## DIRECTION
Return every line in the rows below that contains the string "bank". Case counts.

## SOURCE MATERIAL
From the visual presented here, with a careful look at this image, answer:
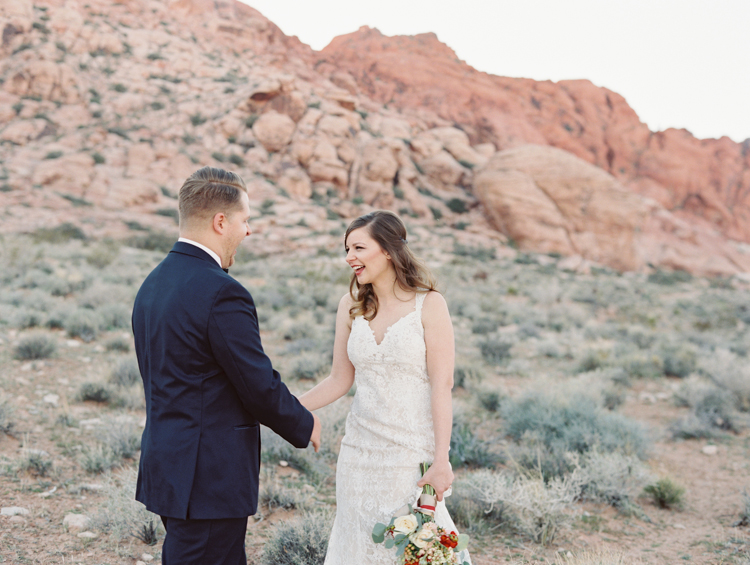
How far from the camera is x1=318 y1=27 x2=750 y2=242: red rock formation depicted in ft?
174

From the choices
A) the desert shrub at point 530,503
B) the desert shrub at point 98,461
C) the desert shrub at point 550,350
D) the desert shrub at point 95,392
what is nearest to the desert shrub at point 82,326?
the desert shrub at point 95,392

==

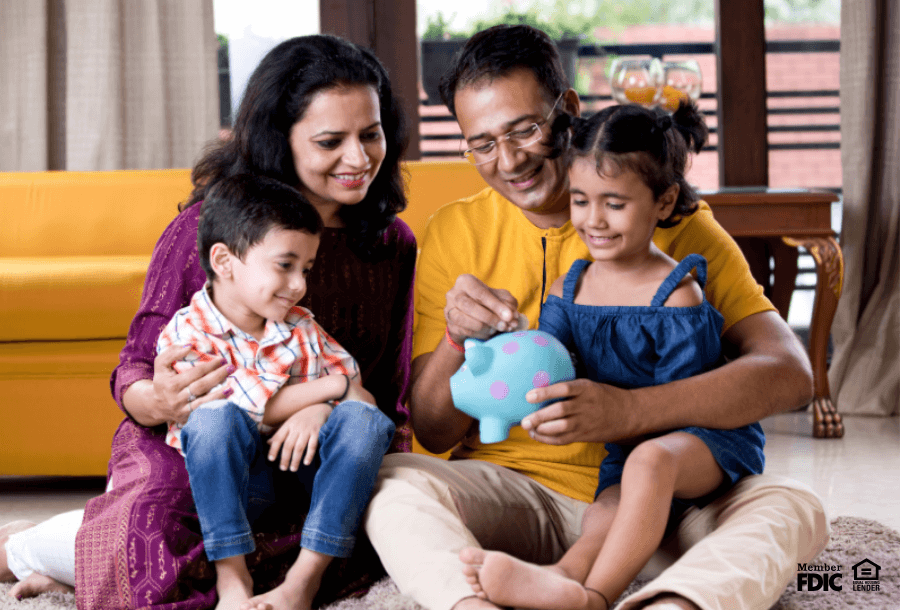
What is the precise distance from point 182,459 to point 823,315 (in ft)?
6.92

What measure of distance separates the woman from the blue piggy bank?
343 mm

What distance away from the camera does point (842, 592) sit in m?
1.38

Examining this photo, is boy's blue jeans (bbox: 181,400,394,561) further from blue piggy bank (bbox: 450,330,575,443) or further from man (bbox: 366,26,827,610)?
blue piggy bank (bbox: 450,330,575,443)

## EXERCISE OUTPUT
What measure of distance separates the woman from the blue piggy bank?
Examining this photo, is boy's blue jeans (bbox: 181,400,394,561) further from blue piggy bank (bbox: 450,330,575,443) or further from man (bbox: 366,26,827,610)?
blue piggy bank (bbox: 450,330,575,443)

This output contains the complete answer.